The masochistic holiday.
Another day in the life of Vicky. So after being a part of an absolutely mortifying discovery of which I was the one being absolutely mortified, I completed that damned cover letter (see previous post). Come tomorrow, we shall see if I could top my already colourful résumé with a jewel straight from the local media centre.
Not much has passed today, but it could, if only my French person would budge from his ultra-King sized bed for a stroll down Sydney’s most debauched lanes. Darlinghurst. Kings Cross even. But that was not to be.
So I reluctantly allowed my eyeballs to guzzle four episodes from Disc Two of my favourite American series, House. Disc One has not arrived yet, from the highly unreliable but necessary Quickflix, an online DVD and Bluray rental site. My consciousness has not gone to waste indeed, for those episodes were some of the best of House! I apologise for the plethora of superlatives and intensifiers today, but any fan of my favourite curmudgeon Doctor would agree with me on this, or so I fancy. Memorable patients include an African-American teenager with an horrific facial deformity the size of two cricket balls (cricket? Yes, I’m Aussie), a magician whose performance went (near) fatally awry. I adore the magician and his British accent! I adore all accents if you must know, yet some of my strongest affections are obstinately veered towards those without an accent, or those with an Aussie accent. I cannot emphasise how much that accent irks me, yet I am getting used to it, after living here for a good portion of my life thus far.
Moving on.
In a bid to lubricate my charred throat (no, not the kind used by people who are “at it”, as my happy slip calls it), I have been slurping down six cans of Guīlínggāo Chinese herbal jellies aka Tortoise Jelly. These mass-produced kinds are definitely sweeter than those I recall having in Asian restaurants. I have an easy, sweet tooth so I suppose it suits in the end. The ‘Nutrition Facts’ list was printed in such small print, that I could not quite decide as to the future of my throat: whether it will progress on the Stairway to Heaven or towards Lucifer’s den.
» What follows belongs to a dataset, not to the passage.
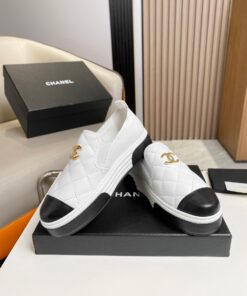 Chanel Platform Casual Style Plain White For Women - Image 7
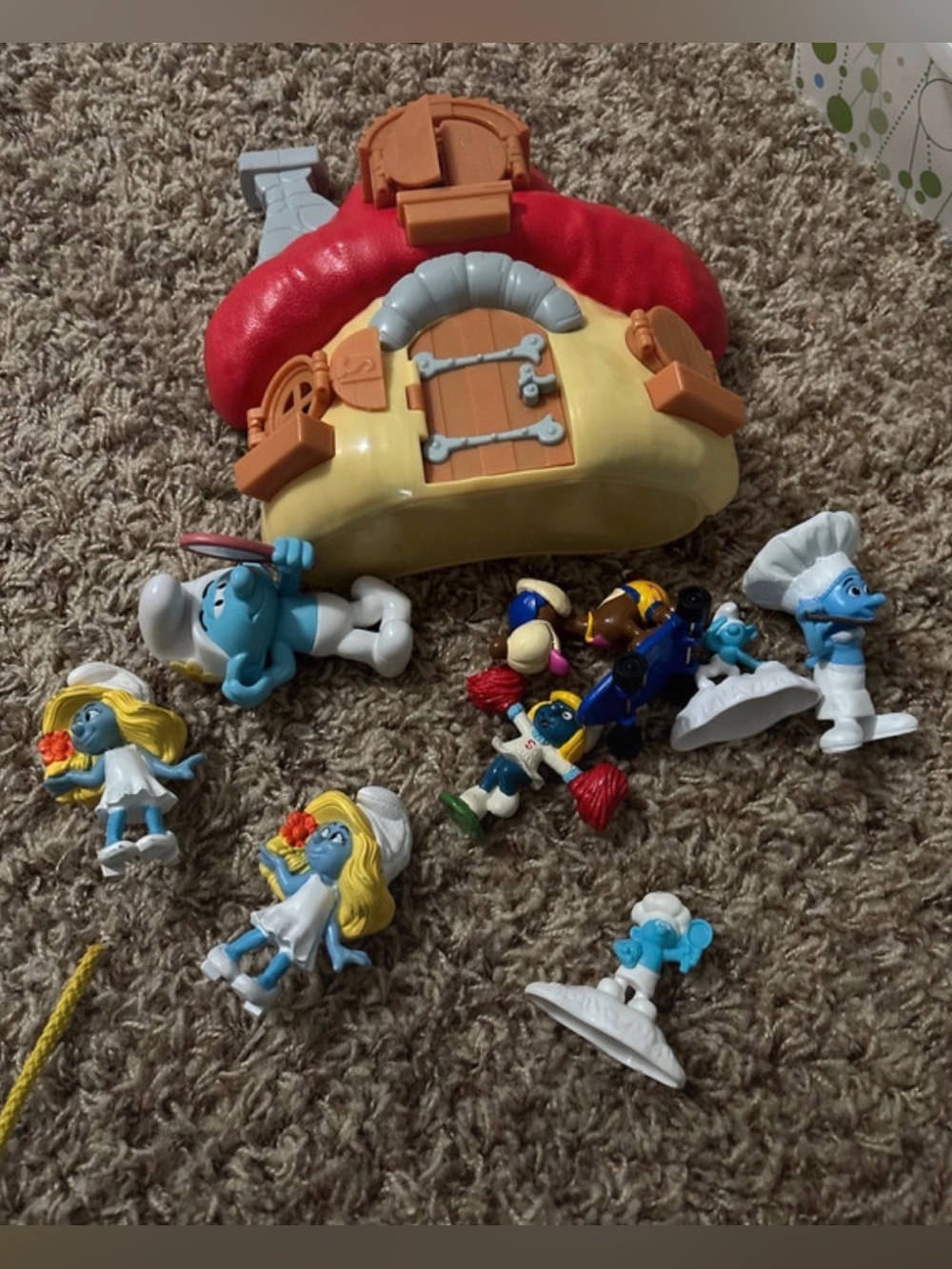 Smurfs The Lost Village Movie Mushroom House Playset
Judging by the empirical alone, I’d say my throat is edging towards the latter.
Oh, and I’ve bought another pair of tights. Falke fishnets, and pink ones at that. I’d like to try it with a predominantly white fit. I should look rather symbolic. I have been preoccupying myself with trying out a myriad of ways to wear my new Therese Rawsthorne silk blouse. As a consequence, I was thought a bride or a bridesmaid more than one time. And lo and behold, two hours later, a newly wedded couple waddled past us.
Tragic.
I have my ways of overstating the understated, which I tend to transfer to my tastes in clothes, music, as well as in the suggestive vectors in my eye and bodily movements.
It is an hour past midnight now, and I think, gosh, isn’t it marvellous that I am no longer a child, bounded by curfews governed by mechanical things such as clocks and mothers?
Alas, not quite.
I miss innocence. I miss the 5 cent artificially flavoured popsicles. I miss stuffing Enid Blyton’s ‘The Mystery of the Missing Necklace’ into the toilet tank for fear my mother would find that I’ve been ‘defecating’ for six hours straight.
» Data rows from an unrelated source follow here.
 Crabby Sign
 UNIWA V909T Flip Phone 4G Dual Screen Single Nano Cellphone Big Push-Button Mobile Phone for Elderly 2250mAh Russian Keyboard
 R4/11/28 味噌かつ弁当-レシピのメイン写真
I was an odd one. But I was normal in that I would have gladly stuffed myself down the tank, even the bowl then, to avoid taking my cough medicines. Mother broke the door down, literally, and I knew then I chose the wrong toilet in which to cower. The meds were issued, and I have recovered since.
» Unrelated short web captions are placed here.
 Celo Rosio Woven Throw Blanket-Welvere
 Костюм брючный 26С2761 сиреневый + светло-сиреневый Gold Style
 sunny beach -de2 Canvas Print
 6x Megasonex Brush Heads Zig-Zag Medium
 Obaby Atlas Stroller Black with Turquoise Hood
Ella Fitzgerald’s sultry ‘You’re My Thrill’ beckons me back to my reality. My reality, really, only equates to long hours of frustration and bewilderment. It’s either those or hours of gluing my eyeballs to Dr. House solving gruesome cases, Dr. House chasing Dr. Cuddy, Dr. House illegally self-prescribing Vicodin, and Dr. House hoodwinking a league of colleagues.
And back again.
Ella Fitzgerald is really quite wonderful. Hers is a voice that could demand undue attention even from the most severe ADHD patients, a voice that makes us keel over like dogs, a voice that caresses and pants by our ears, arousing desire, wonder, and sorrow.
The Lady Day could teach Moses a thing or two about parting waves gently. She could create ripples of warm feelings in the coldest of hearts.
She could make me enjoy writing.
Oh, what a trickster!
Fittingly, I thought to include a sound clip of her singing ‘Let’s Do It (Let’s Fall in Love)’, a delightful jazz standard.
And oh yes, she beats Billie Holiday to a pulp. Vocally. And maybe sexually. Holiday, I’ve been informed, was something of a masochist.